Exercise brief — Output nothing but the lines from the line with "Which is nearest" through the end of the listing below, both ends included.

========

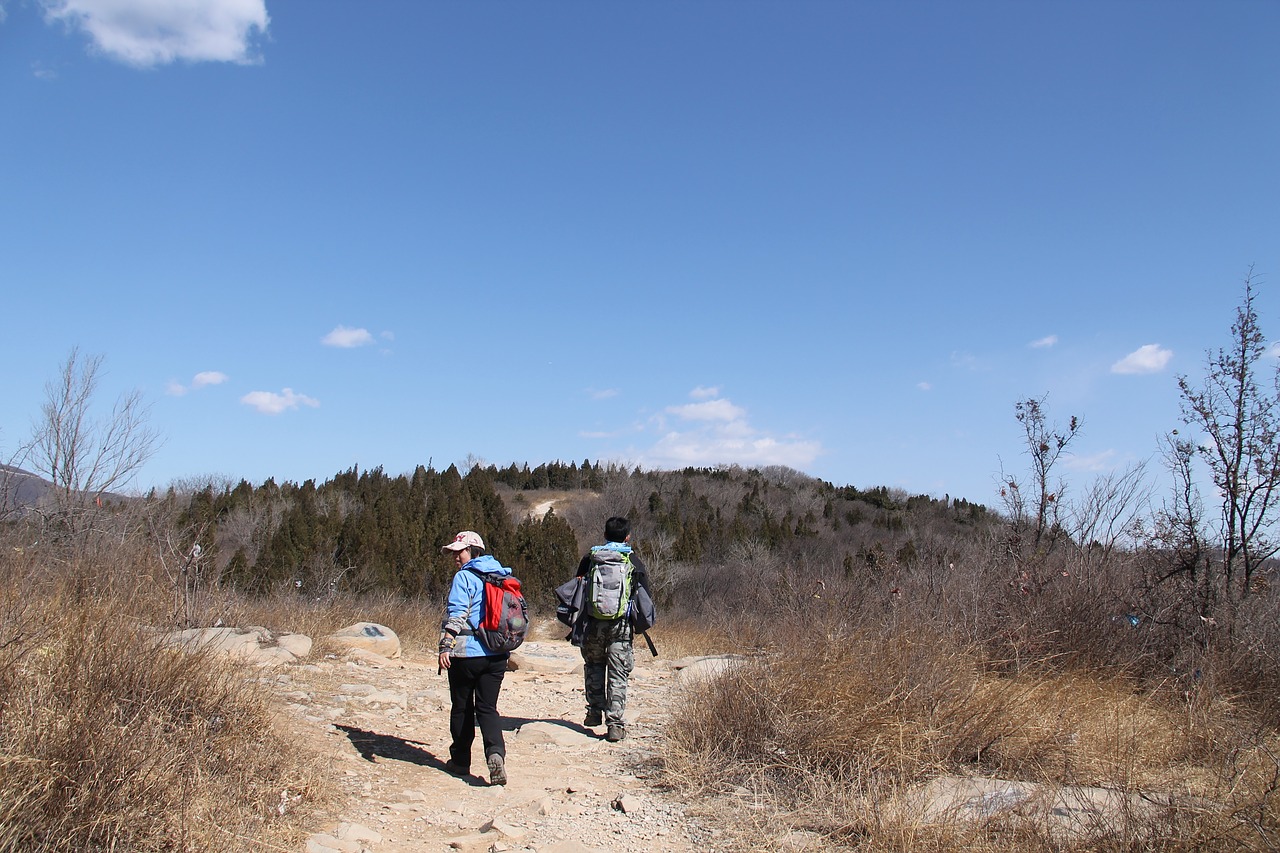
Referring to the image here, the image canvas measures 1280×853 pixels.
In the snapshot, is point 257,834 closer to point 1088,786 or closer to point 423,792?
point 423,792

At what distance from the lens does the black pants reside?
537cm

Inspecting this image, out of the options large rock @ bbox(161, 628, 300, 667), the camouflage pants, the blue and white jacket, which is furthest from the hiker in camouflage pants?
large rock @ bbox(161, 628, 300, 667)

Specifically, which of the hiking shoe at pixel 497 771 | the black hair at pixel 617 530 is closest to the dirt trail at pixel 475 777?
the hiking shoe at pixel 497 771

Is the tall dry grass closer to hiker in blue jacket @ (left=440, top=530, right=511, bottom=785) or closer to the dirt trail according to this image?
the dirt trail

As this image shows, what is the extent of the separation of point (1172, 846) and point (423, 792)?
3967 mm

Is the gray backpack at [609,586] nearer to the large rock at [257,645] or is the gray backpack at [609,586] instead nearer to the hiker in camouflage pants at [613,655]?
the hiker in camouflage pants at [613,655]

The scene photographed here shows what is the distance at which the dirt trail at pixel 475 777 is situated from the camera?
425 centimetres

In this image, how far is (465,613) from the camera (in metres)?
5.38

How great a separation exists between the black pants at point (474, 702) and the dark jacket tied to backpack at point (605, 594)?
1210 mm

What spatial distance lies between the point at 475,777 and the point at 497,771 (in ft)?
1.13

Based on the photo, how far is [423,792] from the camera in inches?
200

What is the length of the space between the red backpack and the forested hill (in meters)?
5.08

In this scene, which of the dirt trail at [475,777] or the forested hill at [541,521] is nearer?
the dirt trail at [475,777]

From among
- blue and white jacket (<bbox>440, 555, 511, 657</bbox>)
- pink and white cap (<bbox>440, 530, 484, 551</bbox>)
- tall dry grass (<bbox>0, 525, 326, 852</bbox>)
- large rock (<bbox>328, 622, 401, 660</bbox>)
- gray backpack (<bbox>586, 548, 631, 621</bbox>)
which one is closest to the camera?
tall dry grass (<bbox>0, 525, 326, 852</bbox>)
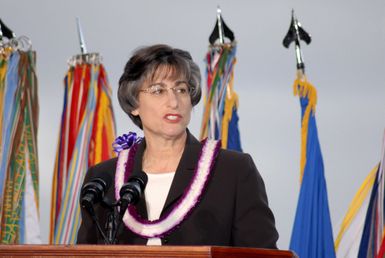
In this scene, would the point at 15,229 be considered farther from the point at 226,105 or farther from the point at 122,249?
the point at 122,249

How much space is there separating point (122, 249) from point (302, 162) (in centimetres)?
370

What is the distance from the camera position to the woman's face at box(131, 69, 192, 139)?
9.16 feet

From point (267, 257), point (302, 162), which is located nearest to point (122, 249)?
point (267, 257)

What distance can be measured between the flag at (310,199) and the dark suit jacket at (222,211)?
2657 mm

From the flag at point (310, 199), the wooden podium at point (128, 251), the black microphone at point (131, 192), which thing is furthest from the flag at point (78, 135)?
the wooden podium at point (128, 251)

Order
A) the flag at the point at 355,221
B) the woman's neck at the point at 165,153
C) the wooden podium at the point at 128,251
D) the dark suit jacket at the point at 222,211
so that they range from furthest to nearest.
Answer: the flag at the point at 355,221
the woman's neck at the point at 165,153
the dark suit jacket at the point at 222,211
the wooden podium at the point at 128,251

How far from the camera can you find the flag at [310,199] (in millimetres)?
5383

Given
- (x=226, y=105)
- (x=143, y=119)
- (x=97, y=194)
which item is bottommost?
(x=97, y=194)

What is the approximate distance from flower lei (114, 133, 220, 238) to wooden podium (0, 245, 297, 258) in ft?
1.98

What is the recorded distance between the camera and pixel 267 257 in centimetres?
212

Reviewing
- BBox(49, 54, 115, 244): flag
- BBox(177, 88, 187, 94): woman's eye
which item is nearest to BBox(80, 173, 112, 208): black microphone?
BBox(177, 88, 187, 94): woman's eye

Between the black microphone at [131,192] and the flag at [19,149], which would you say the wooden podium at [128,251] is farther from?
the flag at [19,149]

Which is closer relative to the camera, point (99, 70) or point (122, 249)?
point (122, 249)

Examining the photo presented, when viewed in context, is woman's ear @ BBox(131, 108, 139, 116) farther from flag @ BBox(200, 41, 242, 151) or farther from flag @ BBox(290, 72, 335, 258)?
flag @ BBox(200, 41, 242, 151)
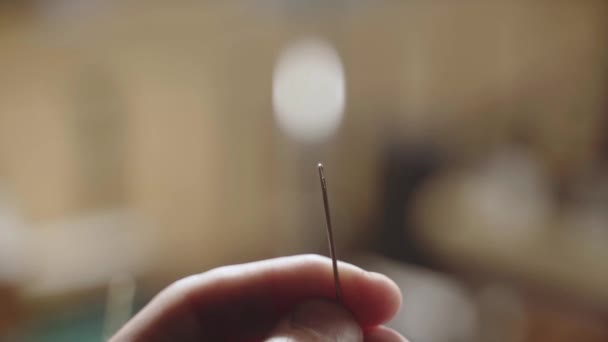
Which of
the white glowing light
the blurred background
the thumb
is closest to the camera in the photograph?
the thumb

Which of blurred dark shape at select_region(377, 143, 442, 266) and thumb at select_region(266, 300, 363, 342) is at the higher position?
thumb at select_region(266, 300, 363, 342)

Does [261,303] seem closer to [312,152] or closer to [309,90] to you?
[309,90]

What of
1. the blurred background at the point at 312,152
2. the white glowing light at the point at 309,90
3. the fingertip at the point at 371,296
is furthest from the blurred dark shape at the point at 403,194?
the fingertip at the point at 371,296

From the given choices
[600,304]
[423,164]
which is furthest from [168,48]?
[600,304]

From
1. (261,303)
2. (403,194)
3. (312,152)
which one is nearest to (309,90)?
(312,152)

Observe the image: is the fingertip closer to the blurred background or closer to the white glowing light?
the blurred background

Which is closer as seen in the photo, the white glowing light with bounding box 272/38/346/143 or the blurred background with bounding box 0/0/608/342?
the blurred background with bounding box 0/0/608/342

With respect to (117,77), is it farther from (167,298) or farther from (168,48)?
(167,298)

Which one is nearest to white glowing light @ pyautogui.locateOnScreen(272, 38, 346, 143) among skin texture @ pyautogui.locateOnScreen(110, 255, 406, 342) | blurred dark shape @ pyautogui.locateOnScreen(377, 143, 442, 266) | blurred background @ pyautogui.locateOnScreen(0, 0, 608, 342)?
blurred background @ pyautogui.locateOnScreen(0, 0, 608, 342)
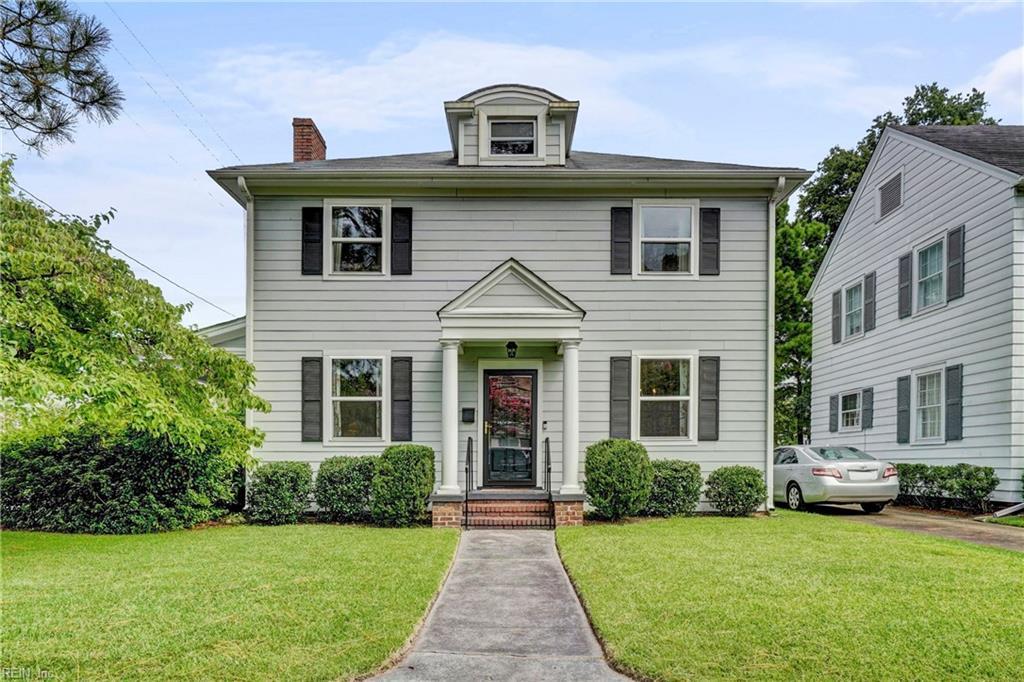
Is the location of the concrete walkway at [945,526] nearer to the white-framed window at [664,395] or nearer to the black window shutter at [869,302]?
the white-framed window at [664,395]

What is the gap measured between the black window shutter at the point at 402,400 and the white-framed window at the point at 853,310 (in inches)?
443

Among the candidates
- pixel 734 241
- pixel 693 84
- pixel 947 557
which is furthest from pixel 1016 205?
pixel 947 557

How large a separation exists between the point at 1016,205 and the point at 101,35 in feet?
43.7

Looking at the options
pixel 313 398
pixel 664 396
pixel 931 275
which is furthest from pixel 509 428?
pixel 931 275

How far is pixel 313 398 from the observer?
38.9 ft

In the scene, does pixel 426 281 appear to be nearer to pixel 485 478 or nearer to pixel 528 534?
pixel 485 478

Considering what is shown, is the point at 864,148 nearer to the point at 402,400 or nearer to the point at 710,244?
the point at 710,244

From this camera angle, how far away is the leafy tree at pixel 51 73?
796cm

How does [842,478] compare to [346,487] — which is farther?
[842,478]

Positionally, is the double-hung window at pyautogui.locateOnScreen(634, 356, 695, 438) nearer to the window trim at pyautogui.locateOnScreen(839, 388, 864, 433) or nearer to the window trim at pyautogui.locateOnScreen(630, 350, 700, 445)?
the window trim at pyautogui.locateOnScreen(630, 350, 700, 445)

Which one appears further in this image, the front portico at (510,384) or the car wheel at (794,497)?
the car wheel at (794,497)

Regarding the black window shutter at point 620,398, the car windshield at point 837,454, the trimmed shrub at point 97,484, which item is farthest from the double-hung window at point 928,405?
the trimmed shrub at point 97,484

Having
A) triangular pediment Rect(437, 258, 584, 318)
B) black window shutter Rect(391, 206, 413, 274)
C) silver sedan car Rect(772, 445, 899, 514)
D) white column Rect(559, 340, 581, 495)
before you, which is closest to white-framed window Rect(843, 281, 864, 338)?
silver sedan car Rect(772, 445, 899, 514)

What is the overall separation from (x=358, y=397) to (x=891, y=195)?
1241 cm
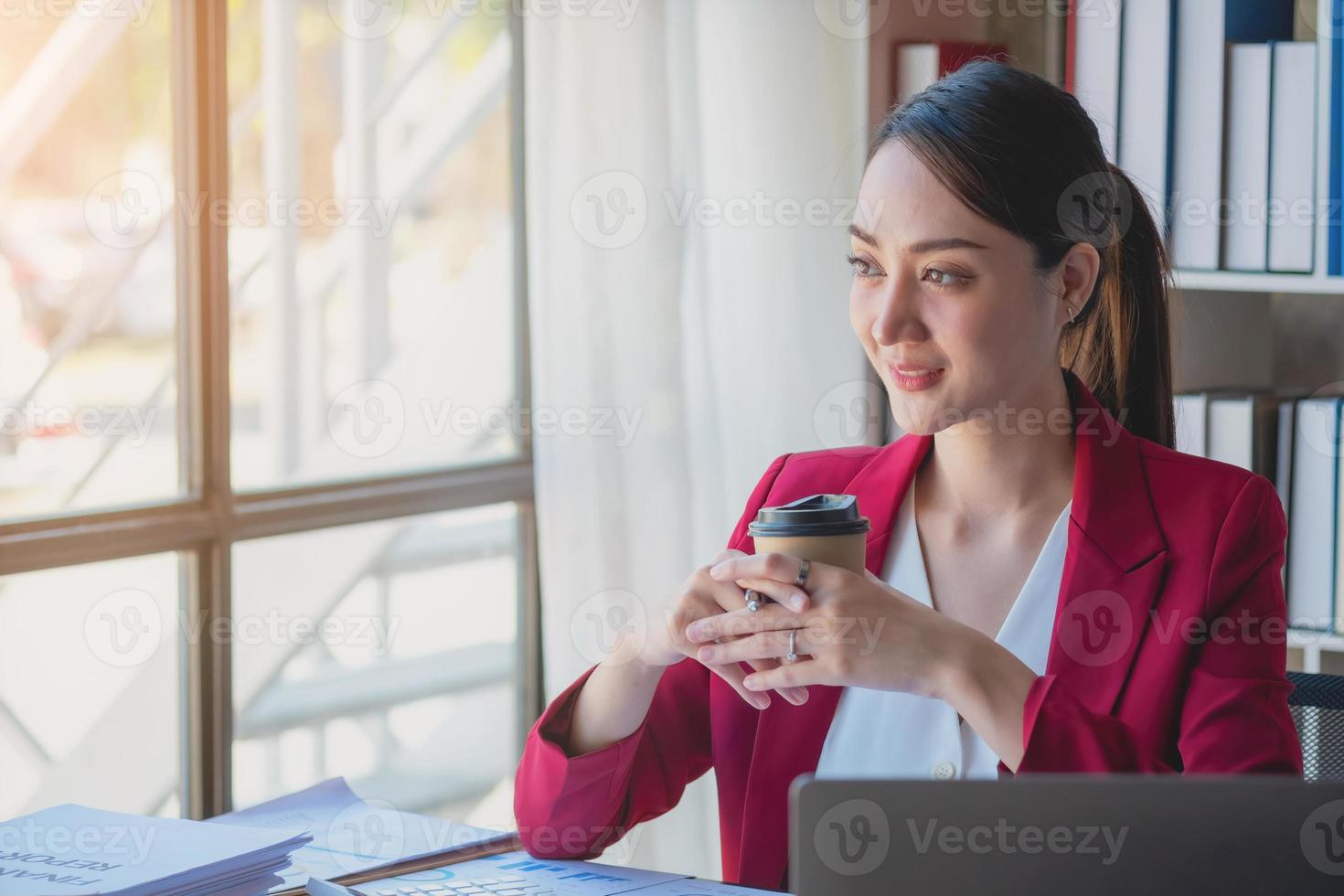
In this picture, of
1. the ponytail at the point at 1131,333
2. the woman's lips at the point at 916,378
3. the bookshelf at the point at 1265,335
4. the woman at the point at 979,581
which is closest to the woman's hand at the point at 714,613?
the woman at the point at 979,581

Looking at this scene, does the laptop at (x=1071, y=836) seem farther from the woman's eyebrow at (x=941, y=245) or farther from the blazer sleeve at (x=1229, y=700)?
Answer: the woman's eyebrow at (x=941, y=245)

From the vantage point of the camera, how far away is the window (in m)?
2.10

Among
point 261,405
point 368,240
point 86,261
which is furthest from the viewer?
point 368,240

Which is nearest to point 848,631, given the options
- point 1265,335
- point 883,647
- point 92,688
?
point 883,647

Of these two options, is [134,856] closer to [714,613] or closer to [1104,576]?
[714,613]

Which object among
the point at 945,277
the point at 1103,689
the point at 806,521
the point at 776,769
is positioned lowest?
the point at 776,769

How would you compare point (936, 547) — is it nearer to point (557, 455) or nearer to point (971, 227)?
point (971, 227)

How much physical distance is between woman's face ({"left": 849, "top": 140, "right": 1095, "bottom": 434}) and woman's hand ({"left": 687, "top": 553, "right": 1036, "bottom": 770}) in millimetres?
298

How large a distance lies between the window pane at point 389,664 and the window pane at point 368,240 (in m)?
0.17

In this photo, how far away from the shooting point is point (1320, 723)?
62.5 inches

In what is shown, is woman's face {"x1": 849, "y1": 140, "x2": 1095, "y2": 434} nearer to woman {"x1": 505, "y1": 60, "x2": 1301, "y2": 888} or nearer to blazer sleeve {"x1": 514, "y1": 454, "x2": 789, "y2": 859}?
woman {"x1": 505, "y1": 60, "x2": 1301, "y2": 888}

========

Output of the exercise —
Which is nearest to point 848,631, given the options
- point 1265,335
- point 883,647
- point 92,688
?
point 883,647

Of these two options, is [134,856] closer to [714,613] or closer to [1104,576]?
[714,613]

Which object among
the point at 945,277
the point at 1103,689
the point at 806,521
the point at 776,769
is positioned lowest?
the point at 776,769

How would you compare point (936, 547) — is it nearer to point (557, 455) or nearer to point (971, 227)?
point (971, 227)

How much physical distance is between woman's face ({"left": 849, "top": 140, "right": 1095, "bottom": 434}) and woman's hand ({"left": 687, "top": 553, "right": 1036, "bottom": 770}) in millimetres?
298

How large a distance lies between the window pane at point 389,664 and the window pane at point 368,240 (in m)?
0.17

In this photo, how far away from the shooting point is point (1320, 723)?
62.5 inches

In what is shown, is woman's face {"x1": 849, "y1": 140, "x2": 1095, "y2": 434} nearer to woman {"x1": 505, "y1": 60, "x2": 1301, "y2": 888} or nearer to blazer sleeve {"x1": 514, "y1": 454, "x2": 789, "y2": 859}?
woman {"x1": 505, "y1": 60, "x2": 1301, "y2": 888}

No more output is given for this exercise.